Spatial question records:
%%
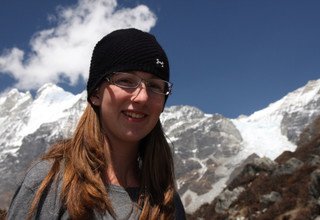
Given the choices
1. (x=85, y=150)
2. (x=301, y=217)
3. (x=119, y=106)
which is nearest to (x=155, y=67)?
(x=119, y=106)

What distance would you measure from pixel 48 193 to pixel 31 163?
0.29 m

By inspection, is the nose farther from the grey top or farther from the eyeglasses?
the grey top

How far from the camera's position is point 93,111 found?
11.2 feet

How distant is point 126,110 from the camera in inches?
130

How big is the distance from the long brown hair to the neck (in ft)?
0.20

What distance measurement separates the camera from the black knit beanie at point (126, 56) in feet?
10.8

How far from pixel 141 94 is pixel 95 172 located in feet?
2.10

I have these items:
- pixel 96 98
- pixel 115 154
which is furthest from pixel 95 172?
pixel 96 98

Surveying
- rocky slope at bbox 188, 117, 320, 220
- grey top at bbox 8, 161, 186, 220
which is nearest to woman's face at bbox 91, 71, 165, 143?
grey top at bbox 8, 161, 186, 220

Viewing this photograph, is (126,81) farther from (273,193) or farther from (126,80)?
(273,193)

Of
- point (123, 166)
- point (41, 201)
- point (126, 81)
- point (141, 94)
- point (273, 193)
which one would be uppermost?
point (273, 193)

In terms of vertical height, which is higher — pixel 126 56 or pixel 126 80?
pixel 126 56

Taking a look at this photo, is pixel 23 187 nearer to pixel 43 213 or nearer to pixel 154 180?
pixel 43 213

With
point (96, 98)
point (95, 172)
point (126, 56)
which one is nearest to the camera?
point (95, 172)
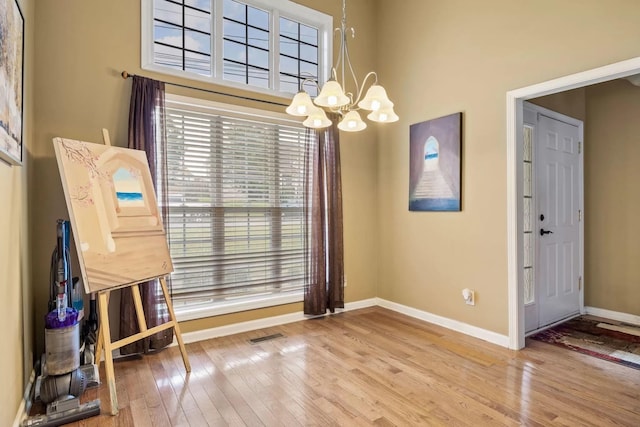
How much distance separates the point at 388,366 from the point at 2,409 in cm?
229

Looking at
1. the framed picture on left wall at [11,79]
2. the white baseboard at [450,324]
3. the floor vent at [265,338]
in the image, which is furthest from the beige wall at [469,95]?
the framed picture on left wall at [11,79]

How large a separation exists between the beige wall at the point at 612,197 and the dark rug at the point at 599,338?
40 cm

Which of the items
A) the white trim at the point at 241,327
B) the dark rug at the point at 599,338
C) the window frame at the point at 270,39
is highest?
the window frame at the point at 270,39

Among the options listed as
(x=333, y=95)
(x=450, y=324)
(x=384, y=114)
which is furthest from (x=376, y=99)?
(x=450, y=324)

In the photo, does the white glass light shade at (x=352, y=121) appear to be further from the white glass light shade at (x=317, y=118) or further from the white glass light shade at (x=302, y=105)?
the white glass light shade at (x=302, y=105)

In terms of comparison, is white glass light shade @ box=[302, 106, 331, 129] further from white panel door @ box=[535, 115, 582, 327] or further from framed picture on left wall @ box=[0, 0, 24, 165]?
white panel door @ box=[535, 115, 582, 327]

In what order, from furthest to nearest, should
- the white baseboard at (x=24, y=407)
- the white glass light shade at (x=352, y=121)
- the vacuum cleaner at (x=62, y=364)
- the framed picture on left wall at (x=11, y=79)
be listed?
the white glass light shade at (x=352, y=121)
the vacuum cleaner at (x=62, y=364)
the white baseboard at (x=24, y=407)
the framed picture on left wall at (x=11, y=79)

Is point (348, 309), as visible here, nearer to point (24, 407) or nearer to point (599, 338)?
point (599, 338)

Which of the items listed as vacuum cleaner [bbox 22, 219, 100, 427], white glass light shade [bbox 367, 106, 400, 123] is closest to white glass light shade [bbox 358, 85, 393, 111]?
white glass light shade [bbox 367, 106, 400, 123]

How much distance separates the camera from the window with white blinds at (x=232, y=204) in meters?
3.25

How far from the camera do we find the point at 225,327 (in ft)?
11.3

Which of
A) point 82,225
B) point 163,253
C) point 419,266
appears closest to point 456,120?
point 419,266

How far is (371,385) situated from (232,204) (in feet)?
6.77

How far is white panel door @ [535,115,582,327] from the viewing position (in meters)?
3.62
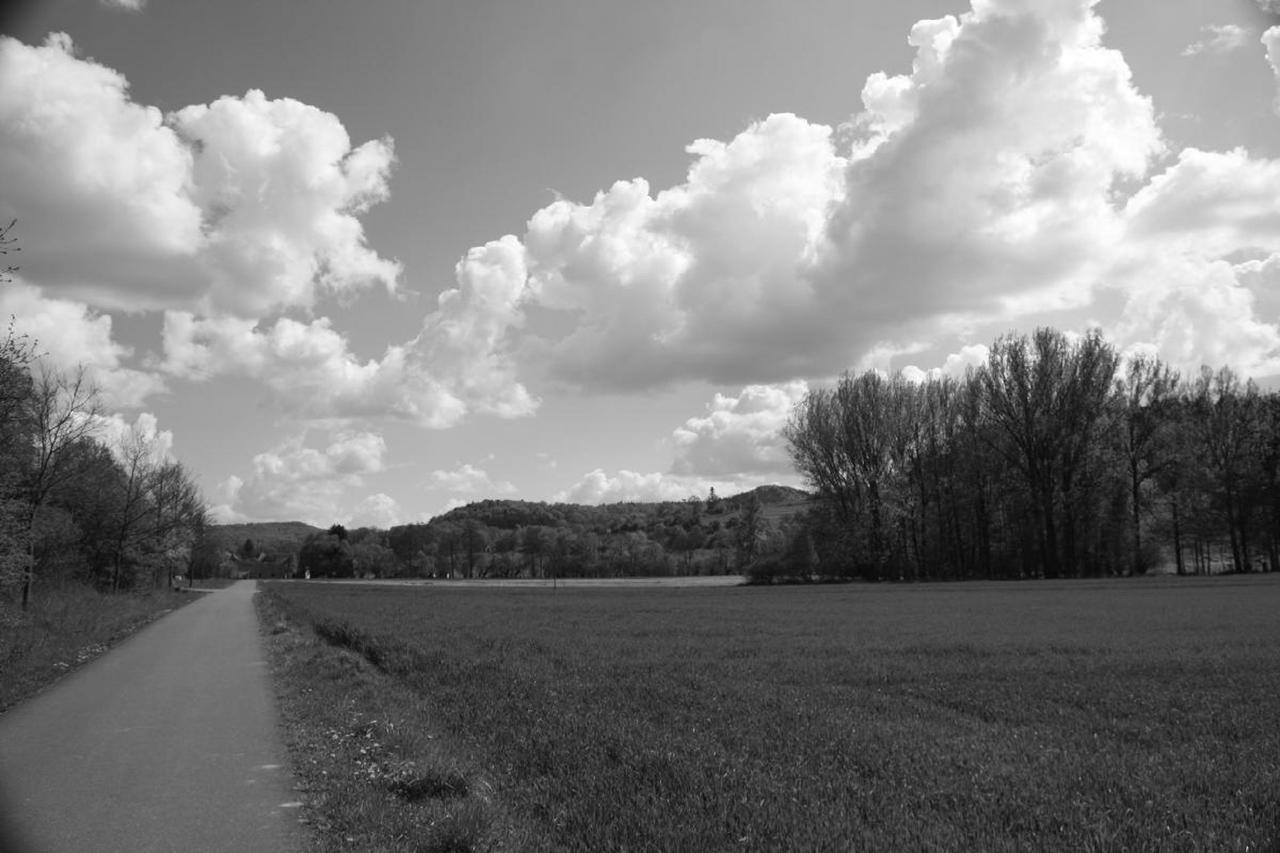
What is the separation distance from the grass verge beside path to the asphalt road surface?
0.30 metres

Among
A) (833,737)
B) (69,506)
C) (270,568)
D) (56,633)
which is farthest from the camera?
(270,568)

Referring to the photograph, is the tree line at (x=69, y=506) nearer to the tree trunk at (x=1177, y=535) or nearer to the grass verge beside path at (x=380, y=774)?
the grass verge beside path at (x=380, y=774)

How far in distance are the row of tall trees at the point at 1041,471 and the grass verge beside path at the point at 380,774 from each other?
196 ft

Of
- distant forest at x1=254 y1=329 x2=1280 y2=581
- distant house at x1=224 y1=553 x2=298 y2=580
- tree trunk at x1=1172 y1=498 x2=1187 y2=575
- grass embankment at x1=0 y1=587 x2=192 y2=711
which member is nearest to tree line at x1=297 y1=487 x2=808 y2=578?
distant house at x1=224 y1=553 x2=298 y2=580

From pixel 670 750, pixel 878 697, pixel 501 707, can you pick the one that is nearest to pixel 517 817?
pixel 670 750

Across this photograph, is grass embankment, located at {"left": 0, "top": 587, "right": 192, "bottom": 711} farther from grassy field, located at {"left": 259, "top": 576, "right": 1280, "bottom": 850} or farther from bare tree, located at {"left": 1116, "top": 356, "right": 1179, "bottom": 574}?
bare tree, located at {"left": 1116, "top": 356, "right": 1179, "bottom": 574}

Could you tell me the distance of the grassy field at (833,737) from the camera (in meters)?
5.98

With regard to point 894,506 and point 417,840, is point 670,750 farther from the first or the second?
point 894,506

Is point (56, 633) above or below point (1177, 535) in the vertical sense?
below

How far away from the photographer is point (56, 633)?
22.5 metres

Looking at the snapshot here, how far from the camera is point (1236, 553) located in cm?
6006

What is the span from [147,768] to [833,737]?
24.8 feet

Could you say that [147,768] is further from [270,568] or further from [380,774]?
[270,568]

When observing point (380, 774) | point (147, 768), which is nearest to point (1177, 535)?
point (380, 774)
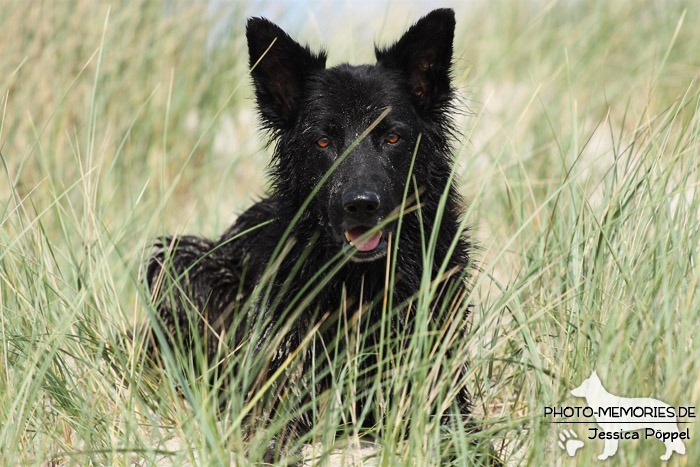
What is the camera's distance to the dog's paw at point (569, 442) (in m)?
2.42

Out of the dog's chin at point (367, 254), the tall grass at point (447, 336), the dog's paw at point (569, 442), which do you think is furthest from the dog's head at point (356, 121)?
the dog's paw at point (569, 442)

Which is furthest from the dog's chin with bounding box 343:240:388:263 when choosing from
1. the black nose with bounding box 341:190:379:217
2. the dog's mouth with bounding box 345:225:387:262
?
the black nose with bounding box 341:190:379:217

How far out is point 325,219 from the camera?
3.48 meters

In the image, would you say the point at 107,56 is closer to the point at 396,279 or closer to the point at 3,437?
the point at 396,279

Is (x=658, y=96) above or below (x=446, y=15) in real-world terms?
above

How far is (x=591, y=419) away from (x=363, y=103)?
5.84 feet

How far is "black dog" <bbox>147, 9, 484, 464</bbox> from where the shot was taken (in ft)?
10.9

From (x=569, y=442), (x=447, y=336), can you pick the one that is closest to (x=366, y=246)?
(x=447, y=336)

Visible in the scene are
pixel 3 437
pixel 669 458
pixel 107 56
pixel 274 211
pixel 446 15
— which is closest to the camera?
pixel 669 458

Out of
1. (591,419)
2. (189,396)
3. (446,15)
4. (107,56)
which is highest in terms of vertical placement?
(107,56)

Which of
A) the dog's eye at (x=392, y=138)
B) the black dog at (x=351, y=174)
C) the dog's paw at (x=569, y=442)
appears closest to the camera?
the dog's paw at (x=569, y=442)

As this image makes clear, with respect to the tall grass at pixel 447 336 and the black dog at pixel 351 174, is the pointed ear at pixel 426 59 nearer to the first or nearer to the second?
the black dog at pixel 351 174

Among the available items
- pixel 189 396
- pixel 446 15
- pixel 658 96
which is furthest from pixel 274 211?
pixel 658 96

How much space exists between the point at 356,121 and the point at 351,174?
0.35 m
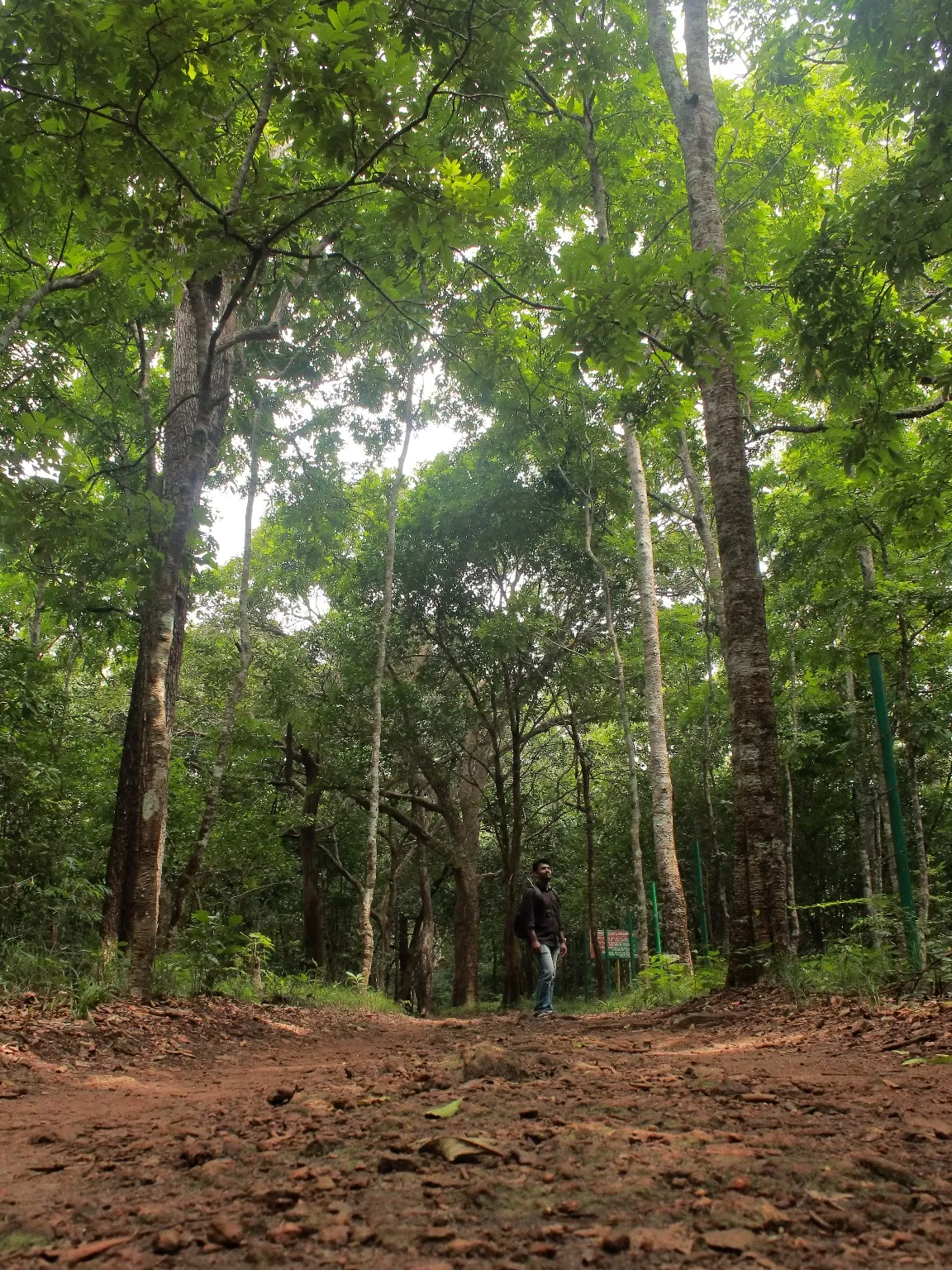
%%
TASK:
Please return every line of the records above that contains the word "listed". Case counts.

RESPONSE TO THIS TASK:
Among the options listed as
be listed?
Which of the items listed as vacuum cleaner [bbox 22, 219, 100, 427], white glass light shade [bbox 367, 106, 400, 123] is closest to white glass light shade [bbox 358, 85, 393, 111]?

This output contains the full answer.